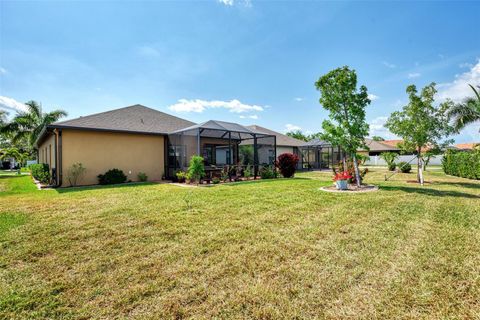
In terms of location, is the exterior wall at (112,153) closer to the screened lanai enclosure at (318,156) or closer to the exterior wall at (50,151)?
the exterior wall at (50,151)

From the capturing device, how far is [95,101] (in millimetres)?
17344

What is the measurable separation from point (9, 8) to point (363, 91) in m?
15.6

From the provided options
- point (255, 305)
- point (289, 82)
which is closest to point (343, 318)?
point (255, 305)

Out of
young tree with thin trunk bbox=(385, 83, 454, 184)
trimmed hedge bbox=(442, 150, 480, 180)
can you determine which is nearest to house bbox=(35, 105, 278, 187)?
young tree with thin trunk bbox=(385, 83, 454, 184)

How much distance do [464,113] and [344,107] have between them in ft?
33.9

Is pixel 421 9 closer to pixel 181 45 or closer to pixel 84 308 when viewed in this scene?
pixel 181 45

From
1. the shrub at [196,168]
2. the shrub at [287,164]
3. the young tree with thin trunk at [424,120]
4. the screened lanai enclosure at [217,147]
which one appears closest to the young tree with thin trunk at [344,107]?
the young tree with thin trunk at [424,120]

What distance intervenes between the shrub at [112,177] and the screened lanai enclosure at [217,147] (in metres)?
2.82

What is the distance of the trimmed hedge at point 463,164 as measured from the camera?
13523mm

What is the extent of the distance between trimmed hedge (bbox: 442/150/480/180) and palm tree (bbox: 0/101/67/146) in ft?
122

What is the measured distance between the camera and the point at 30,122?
1032 inches

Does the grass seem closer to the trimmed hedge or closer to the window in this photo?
the window

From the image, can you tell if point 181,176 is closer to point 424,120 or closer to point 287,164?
point 287,164

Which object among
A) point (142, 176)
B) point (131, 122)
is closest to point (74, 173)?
point (142, 176)
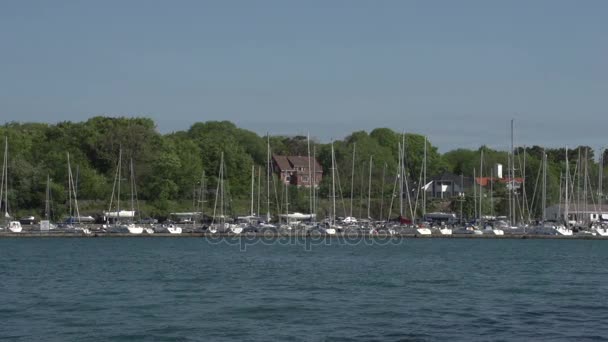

◇ ◇ ◇

Render all the entries above as a JSON list of strings with one string per line, omitting blank lines and the pictures.

## Answer
[
  "In terms of location, is the exterior wall at (112,153) closer to the screened lanai enclosure at (318,156) or closer to the exterior wall at (50,151)?",
  "the exterior wall at (50,151)",
  "From the capturing device, how far is [95,101] (in millimetres)?",
  "17344",
  "What is the measurable separation from point (9, 8) to point (363, 91) in m?",
  "15.6",
  "From the provided options",
  "- point (255, 305)",
  "- point (289, 82)",
  "which is closest to point (343, 318)?",
  "point (255, 305)",
  "Out of",
  "young tree with thin trunk bbox=(385, 83, 454, 184)",
  "trimmed hedge bbox=(442, 150, 480, 180)",
  "can you determine which is nearest to house bbox=(35, 105, 278, 187)?",
  "young tree with thin trunk bbox=(385, 83, 454, 184)",
  "How much distance do [464,113] and [344,107] have between them in ft?",
  "33.9",
  "Is pixel 421 9 closer to pixel 181 45 or closer to pixel 84 308 when viewed in this scene?",
  "pixel 181 45",
  "From",
  "1. the shrub at [196,168]",
  "2. the shrub at [287,164]",
  "3. the young tree with thin trunk at [424,120]",
  "4. the screened lanai enclosure at [217,147]",
  "which one appears closest to the young tree with thin trunk at [344,107]?",
  "the young tree with thin trunk at [424,120]",
  "What distance intervenes between the shrub at [112,177] and the screened lanai enclosure at [217,147] (in metres)?",
  "2.82",
  "What is the distance of the trimmed hedge at point 463,164 as measured from the camera?",
  "13523mm",
  "What is the extent of the distance between trimmed hedge (bbox: 442/150/480/180) and palm tree (bbox: 0/101/67/146) in ft?",
  "122",
  "What is the measured distance between the camera and the point at 30,122?",
  "1032 inches",
  "Does the grass seem closer to the trimmed hedge or closer to the window in this photo?",
  "the window",
  "From the image, can you tell if point 181,176 is closer to point 424,120 or closer to point 287,164?",
  "point 287,164",
  "Which object among",
  "A) point (142, 176)",
  "B) point (131, 122)",
  "is closest to point (74, 173)?",
  "point (142, 176)"
]